Among the progressive activitist's duties will be teaching "political science grounded in social justice."
Haley Worth | Minnesota Campus Correspondent
Sunday, December 13, 2020 5:04 PM
Tennessee State University announced it has hired MSNBC host and progressive activist Rev. Al Sharpton as a Distinguished Guest Lecturer.
Beginning in January 2021, Sharpton will teach “in the area of political science grounded in social justice during the academic term.” Tennessee State University President Glenda Glover said that Sharpton has been an important part of shaping history.
The announcement of Sharpton’s new position posted on the university's website calls him an “icon,” who “brings wealth” to politics.
Glover expressed the university’s excitement, stating that Sharpton will be able to provide insight for the students: “We are excited to have the Rev. Al Sharpton, a civil rights icon, serve as a distinguished guest lecturer at our university.”
“His presence means our students will be able to engage with a piece of history at a time when his insight is more relevant than ever before," she added.
Glover added that he has helped shape history and that his role at the university will be a great opportunity for students to learn.
“Not only does Rev. Sharpton know American history and the role African Americans have played to shape that history, he has been an intricate piece of it as well. This will be an amazing opportunity for our students to learn from an individual who comes from the pages of the history books they are reading, and to gain knowledge directly from the source," Glover continued.
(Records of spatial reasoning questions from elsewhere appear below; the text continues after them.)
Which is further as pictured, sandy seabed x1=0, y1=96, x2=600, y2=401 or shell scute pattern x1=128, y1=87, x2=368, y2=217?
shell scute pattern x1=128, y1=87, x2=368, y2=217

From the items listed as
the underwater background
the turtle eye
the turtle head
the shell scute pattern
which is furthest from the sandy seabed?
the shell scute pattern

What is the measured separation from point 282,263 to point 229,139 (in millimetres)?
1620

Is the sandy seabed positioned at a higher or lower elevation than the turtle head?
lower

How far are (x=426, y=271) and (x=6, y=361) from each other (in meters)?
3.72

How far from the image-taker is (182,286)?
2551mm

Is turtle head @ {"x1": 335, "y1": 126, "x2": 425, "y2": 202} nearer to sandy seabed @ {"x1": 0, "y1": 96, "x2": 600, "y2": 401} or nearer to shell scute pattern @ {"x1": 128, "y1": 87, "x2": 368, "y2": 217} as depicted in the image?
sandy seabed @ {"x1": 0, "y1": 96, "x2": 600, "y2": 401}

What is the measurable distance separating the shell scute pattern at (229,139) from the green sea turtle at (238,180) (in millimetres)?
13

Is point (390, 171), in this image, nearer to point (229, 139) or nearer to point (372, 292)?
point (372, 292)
Sharpton stated he is honored to be a part of the university and will discuss issues that affect the Black community in class.
“The course I will teach will examine political science and social justice from the lens of recent cases—many of which I have directly worked on as a civil rights leader and it will look at shifting politics in the new administration relating to issues directly impacting Black communities," Sharpton said.
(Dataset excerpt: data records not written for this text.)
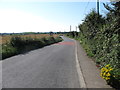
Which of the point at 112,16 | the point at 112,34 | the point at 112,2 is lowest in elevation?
the point at 112,34

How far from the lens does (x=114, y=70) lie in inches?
215

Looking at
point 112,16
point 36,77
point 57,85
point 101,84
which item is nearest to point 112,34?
point 112,16

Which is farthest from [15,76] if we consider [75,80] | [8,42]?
[8,42]

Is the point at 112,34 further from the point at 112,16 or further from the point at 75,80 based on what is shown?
the point at 75,80

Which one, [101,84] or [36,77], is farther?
[36,77]

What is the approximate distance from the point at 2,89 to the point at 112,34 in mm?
5056

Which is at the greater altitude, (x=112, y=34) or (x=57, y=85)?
(x=112, y=34)

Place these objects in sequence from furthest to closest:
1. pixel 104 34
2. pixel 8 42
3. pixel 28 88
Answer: pixel 8 42, pixel 104 34, pixel 28 88

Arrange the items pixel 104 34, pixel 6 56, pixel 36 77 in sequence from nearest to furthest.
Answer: pixel 36 77 < pixel 104 34 < pixel 6 56

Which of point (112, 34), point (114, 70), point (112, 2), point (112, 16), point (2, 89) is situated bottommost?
point (2, 89)

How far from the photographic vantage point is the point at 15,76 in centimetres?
627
In the late 1980s, Sharpton spoke in support of Tawana Brawley case, a woman who accused a group of white men of kidnap and rape. Brawley, who also accused the men of writing racial slurs on her body, was dismissed by a grand jury when they determined she fabricated the story. In 1998, county prosecutor Steven Pagones won a $65,000 defamation lawsuit against Sharpton, who had accused him of being one of the attackers.
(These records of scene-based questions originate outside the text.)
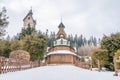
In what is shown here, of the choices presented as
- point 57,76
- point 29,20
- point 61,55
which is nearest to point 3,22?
point 61,55

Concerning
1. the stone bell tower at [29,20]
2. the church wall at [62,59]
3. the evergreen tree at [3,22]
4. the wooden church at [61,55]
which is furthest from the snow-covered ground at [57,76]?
the stone bell tower at [29,20]

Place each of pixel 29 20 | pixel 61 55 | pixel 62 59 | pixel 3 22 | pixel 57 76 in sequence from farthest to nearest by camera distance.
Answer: pixel 29 20 < pixel 61 55 < pixel 62 59 < pixel 3 22 < pixel 57 76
Director of Research at the National Association of Scholars discussed the university hiring Sharpton with Campus Reform stating, “Steven Pagones successfully sued Al Sharpton for defaming his character in the course of perpetrating the Tawana Brawley rape hoax. Sharpton has never apologized to Pagones. Sharpton is morally responsible for inciting Roland Smith to murder seven people at Freddy's Fashion Mart--although he managed to avoid legal liability.
“Any American organization that allows Sharpton to be associated with it, without condemning him for his reprehensible behavior, itself deserves the severest moral condemnation. Tennessee State University (TSU) has now joined MSNBC and the Democratic Party, among other American organizations, in this roster of shame. The only silver lining of TSU's action is that it allows Tennessee's taxpayers to know what the higher education establishment means by ‘political science grounded in social justice.’”
Campus Reform reached out to TSU for comment but was referred to the announcement on the school's website.